▶ [EXERCISE GOAL] Please return the full text below on the kinetics of phosphoenolpyruvate carboxykinase in E. coli, word for word and unchanged.

The kinetic properties of phosphoenolpyruvate carboxykinase of Escherichia coli

Abstract

Initial rate kinetic studies on phosphoenolpyruvate carboxykinase of E. coli are consistent with either of 2 sequential kinetic mechanisms: rapid equilibrium random, or partially ordered. The kinetics of isotope exchange at chemical equilibrium allows clear discrimination in favor of a random mechanism containing a preferred pathway of substrate addition and product release. All plots of exchange rates vs. reactant concentrations leveled off at constant rates at saturating levels of substrates; since complete inhibition of any exchange was not observed, a compulsory sequence may be eliminated. High concentrations of phosphoenolpyruvate and (or) ATP repressed the oxaloacetate .dblarw. bicarbonate exchange, indicating that the latter pair of substrates add most favorably to the free enzyme. Exchange rates between various substrate-product pairs were not identical, ruling out a formally rapid equilibrium random mechanism with rate-limiting interconversion of the central complex. A comparison of the relative rates of the overall reaction and the ATP-dependent oxaloacetate .dblarw. bicarbonate exchange showed the latter to be much faster than net formation of oxaloacetate. The requirement for ATP in promoting this exchange may be rationalized in terms of substrate synergism, with occupation of the ATP binding site a requisite for its catalysis.

▶ [COLLECTED DATA]
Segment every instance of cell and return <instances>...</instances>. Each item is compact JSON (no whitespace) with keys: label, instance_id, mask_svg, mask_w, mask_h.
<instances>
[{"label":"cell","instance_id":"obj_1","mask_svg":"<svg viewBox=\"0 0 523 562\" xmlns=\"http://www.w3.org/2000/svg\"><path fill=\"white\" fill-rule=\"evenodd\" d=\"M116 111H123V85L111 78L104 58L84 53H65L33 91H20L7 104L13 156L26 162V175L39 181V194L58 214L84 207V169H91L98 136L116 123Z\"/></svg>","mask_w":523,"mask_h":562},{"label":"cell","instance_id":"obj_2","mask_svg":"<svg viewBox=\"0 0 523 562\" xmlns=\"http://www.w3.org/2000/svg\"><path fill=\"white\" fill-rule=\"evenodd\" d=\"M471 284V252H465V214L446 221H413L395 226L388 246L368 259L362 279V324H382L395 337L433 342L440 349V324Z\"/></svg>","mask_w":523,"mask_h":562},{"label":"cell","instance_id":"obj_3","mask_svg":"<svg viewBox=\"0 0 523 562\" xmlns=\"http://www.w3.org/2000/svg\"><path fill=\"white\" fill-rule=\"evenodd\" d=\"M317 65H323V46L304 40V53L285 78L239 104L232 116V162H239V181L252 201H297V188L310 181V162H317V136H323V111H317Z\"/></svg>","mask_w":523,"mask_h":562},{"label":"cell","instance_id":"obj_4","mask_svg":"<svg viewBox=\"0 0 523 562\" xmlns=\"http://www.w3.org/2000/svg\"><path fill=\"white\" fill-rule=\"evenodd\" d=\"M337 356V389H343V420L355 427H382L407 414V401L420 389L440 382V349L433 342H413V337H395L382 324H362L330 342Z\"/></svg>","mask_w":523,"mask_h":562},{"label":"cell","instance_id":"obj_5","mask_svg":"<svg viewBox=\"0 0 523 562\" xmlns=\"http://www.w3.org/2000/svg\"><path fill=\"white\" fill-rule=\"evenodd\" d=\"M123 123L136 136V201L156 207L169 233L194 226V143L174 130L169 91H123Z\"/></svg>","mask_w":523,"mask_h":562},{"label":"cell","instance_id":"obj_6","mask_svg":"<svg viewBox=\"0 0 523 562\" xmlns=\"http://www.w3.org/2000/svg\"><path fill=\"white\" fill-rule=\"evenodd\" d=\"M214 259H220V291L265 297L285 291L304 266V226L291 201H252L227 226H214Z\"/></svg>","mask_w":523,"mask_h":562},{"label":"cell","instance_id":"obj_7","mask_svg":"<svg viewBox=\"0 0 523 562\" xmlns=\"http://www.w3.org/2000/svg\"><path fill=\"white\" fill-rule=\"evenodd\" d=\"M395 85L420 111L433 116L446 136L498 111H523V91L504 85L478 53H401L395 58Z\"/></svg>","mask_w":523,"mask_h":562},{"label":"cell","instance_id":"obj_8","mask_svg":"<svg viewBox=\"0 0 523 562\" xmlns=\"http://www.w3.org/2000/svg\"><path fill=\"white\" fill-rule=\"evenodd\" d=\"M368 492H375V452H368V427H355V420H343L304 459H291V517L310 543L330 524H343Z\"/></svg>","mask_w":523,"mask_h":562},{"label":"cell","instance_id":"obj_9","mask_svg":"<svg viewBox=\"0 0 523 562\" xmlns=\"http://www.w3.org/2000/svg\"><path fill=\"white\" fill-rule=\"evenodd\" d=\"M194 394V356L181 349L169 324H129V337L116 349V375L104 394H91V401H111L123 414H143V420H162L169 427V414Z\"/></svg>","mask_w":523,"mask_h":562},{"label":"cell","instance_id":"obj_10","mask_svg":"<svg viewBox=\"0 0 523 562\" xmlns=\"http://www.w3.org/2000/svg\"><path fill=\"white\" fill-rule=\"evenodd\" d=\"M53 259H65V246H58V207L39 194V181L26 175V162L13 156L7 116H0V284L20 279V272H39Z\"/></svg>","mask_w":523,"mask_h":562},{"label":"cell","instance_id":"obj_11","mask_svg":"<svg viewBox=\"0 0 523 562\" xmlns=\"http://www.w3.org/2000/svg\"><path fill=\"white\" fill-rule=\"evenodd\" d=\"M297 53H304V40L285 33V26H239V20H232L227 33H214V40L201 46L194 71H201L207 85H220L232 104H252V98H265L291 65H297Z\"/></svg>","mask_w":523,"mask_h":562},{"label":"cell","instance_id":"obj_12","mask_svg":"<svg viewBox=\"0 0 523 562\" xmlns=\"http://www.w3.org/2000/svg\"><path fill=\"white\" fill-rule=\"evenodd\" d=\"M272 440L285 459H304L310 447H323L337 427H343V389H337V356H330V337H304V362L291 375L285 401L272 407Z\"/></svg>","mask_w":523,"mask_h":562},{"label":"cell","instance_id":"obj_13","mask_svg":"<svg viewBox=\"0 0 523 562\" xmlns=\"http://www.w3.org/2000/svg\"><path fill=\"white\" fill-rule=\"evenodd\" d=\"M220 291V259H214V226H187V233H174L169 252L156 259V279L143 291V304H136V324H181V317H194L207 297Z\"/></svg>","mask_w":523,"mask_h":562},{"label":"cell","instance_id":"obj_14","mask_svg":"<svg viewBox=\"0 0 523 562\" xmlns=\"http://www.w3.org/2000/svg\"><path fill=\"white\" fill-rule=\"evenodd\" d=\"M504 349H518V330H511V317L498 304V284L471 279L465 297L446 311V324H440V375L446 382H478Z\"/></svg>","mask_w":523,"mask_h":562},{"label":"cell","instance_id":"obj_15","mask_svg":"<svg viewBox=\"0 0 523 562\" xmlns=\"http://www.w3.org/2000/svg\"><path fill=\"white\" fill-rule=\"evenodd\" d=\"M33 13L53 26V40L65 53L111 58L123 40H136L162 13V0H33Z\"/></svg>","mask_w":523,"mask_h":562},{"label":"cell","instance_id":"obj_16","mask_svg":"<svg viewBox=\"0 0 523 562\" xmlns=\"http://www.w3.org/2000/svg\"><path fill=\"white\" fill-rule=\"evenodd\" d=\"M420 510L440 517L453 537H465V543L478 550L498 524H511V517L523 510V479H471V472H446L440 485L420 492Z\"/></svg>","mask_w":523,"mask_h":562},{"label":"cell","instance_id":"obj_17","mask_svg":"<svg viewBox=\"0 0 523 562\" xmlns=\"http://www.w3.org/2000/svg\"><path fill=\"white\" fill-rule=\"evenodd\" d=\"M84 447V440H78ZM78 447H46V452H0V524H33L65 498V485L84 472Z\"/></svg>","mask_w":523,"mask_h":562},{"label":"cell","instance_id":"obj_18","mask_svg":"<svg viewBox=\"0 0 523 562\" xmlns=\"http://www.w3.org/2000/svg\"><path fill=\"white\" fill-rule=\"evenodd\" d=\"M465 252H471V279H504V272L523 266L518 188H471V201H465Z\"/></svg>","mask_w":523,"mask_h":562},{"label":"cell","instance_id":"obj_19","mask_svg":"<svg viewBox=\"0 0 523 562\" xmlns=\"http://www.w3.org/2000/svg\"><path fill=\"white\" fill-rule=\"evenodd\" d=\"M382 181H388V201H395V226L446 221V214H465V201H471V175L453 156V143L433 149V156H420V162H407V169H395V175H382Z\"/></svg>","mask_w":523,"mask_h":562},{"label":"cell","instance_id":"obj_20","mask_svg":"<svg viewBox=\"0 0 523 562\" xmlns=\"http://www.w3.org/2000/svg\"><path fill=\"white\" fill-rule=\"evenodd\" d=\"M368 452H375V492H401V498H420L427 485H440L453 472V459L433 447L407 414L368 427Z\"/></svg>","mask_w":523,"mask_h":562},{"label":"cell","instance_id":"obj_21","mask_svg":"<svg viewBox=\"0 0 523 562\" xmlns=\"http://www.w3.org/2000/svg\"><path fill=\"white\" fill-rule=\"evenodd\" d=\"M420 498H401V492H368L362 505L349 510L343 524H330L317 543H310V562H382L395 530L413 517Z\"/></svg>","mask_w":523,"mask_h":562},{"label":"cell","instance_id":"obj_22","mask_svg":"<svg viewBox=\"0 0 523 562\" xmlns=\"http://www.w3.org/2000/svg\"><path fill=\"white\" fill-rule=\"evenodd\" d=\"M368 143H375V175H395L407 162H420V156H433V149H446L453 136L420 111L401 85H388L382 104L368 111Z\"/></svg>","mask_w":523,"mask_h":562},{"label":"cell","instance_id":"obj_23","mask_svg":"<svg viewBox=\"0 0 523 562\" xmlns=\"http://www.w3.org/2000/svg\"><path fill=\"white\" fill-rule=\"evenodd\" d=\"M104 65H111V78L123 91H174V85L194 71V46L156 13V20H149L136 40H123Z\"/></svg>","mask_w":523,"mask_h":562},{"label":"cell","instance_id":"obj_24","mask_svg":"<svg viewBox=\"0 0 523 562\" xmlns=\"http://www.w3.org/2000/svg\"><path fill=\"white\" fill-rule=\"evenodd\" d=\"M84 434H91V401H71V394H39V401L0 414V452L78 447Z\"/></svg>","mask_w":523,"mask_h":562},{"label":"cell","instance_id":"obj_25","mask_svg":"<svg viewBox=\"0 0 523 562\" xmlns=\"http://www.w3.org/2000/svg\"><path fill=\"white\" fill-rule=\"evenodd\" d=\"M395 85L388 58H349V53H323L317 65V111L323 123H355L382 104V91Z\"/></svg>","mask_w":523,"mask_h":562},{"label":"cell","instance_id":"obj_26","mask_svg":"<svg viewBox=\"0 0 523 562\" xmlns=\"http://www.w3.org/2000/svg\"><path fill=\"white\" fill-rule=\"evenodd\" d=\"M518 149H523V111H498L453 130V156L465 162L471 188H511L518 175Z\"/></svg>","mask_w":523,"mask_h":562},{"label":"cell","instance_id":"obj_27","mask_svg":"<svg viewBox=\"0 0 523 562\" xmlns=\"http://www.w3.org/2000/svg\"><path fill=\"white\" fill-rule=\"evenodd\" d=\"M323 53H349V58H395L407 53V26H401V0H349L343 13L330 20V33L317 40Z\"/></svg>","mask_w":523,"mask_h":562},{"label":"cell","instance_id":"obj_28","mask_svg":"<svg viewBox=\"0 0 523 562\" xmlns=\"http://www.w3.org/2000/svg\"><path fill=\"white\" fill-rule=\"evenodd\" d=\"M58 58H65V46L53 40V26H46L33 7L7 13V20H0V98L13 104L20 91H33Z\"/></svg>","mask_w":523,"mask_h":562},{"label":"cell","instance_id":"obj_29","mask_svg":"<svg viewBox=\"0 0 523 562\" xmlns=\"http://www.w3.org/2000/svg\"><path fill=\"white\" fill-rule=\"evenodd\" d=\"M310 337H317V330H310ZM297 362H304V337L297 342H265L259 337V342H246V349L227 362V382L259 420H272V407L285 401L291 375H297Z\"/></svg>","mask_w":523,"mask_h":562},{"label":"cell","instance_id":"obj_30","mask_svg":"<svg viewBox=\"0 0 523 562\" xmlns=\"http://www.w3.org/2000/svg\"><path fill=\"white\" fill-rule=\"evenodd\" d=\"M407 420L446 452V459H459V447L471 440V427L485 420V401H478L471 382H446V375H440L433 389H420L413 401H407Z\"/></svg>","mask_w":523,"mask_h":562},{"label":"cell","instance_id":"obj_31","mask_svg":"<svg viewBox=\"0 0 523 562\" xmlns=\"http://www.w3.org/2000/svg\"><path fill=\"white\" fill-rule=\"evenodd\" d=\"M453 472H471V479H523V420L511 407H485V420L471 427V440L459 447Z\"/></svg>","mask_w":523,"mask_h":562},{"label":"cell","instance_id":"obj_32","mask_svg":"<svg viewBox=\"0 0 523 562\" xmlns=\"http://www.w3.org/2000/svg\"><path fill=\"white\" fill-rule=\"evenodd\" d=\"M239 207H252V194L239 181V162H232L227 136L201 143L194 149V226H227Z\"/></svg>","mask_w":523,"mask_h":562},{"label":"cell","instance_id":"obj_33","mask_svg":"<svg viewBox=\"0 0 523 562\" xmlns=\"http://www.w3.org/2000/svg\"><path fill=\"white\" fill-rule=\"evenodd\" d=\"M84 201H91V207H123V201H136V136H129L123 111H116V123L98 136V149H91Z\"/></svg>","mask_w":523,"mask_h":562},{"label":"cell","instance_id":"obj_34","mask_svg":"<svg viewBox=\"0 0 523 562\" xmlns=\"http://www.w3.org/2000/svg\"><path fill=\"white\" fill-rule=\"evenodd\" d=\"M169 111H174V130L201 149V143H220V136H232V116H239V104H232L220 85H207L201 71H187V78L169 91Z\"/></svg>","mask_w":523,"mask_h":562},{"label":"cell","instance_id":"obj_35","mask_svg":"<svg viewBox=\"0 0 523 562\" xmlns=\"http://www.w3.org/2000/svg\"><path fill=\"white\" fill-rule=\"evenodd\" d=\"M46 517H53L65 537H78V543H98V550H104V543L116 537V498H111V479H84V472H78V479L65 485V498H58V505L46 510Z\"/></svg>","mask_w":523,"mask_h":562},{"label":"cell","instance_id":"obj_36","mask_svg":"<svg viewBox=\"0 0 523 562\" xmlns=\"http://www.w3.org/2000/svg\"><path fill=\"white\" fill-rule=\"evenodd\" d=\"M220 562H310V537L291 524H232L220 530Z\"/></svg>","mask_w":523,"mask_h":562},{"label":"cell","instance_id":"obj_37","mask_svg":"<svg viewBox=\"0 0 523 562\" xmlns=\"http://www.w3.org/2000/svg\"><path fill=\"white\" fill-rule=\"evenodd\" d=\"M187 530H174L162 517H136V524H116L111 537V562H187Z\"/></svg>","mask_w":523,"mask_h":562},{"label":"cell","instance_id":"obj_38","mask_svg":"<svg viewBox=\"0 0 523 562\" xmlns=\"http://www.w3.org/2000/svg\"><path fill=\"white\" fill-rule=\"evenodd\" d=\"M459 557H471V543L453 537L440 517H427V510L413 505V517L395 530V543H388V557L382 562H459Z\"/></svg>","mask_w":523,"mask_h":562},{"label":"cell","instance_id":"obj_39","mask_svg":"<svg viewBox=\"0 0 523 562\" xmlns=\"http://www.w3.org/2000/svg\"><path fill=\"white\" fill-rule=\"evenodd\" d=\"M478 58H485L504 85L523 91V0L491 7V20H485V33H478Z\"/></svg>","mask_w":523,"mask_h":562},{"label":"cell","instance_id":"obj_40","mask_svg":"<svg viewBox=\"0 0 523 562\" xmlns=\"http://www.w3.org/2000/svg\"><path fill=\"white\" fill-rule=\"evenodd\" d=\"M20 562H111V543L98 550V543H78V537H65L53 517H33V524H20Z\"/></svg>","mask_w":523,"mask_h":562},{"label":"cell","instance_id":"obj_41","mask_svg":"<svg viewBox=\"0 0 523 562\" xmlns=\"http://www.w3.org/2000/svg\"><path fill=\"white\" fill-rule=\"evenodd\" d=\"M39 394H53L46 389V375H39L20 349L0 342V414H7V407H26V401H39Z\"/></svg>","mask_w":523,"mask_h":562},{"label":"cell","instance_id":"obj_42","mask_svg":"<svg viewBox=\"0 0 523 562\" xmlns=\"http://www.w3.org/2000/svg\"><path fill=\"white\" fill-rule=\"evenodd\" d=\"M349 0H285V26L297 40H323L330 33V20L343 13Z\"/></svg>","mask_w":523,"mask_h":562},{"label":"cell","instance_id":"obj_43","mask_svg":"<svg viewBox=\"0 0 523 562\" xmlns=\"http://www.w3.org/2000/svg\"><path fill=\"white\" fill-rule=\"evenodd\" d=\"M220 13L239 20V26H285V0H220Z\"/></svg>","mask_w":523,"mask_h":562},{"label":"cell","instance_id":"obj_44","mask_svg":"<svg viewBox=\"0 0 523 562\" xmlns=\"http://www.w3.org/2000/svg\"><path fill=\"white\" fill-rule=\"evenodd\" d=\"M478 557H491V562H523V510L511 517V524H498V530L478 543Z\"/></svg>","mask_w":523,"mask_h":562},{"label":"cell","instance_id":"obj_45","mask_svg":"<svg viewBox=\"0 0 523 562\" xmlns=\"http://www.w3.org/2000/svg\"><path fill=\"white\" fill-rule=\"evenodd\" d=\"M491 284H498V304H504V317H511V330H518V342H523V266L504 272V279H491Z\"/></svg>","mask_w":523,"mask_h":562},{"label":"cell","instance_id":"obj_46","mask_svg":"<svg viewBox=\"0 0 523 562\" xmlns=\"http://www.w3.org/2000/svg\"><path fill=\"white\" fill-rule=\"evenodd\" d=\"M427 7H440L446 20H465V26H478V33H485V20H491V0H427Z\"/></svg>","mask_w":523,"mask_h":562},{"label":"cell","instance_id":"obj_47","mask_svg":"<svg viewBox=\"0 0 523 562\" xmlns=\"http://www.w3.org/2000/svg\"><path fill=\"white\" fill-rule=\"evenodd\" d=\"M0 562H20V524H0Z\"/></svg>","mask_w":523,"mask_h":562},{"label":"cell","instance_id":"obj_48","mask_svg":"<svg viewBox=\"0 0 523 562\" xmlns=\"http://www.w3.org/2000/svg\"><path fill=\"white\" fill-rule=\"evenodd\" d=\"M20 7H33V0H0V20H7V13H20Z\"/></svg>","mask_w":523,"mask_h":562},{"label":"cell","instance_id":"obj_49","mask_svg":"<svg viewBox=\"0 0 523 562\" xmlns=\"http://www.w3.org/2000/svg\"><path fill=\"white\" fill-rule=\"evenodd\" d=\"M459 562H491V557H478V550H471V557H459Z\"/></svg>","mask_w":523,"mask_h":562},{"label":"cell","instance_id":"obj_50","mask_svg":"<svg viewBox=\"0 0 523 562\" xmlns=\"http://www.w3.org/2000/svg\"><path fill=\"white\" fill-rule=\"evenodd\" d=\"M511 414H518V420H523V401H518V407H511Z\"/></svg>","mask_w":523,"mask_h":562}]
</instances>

▶ [RESPONSE TO THE EXERCISE]
The kinetic properties of phosphoenolpyruvate carboxykinase of Escherichia coli

Abstract

Initial rate kinetic studies on phosphoenolpyruvate carboxykinase of E. coli are consistent with either of 2 sequential kinetic mechanisms: rapid equilibrium random, or partially ordered. The kinetics of isotope exchange at chemical equilibrium allows clear discrimination in favor of a random mechanism containing a preferred pathway of substrate addition and product release. All plots of exchange rates vs. reactant concentrations leveled off at constant rates at saturating levels of substrates; since complete inhibition of any exchange was not observed, a compulsory sequence may be eliminated. High concentrations of phosphoenolpyruvate and (or) ATP repressed the oxaloacetate .dblarw. bicarbonate exchange, indicating that the latter pair of substrates add most favorably to the free enzyme. Exchange rates between various substrate-product pairs were not identical, ruling out a formally rapid equilibrium random mechanism with rate-limiting interconversion of the central complex. A comparison of the relative rates of the overall reaction and the ATP-dependent oxaloacetate .dblarw. bicarbonate exchange showed the latter to be much faster than net formation of oxaloacetate. The requirement for ATP in promoting this exchange may be rationalized in terms of substrate synergism, with occupation of the ATP binding site a requisite for its catalysis.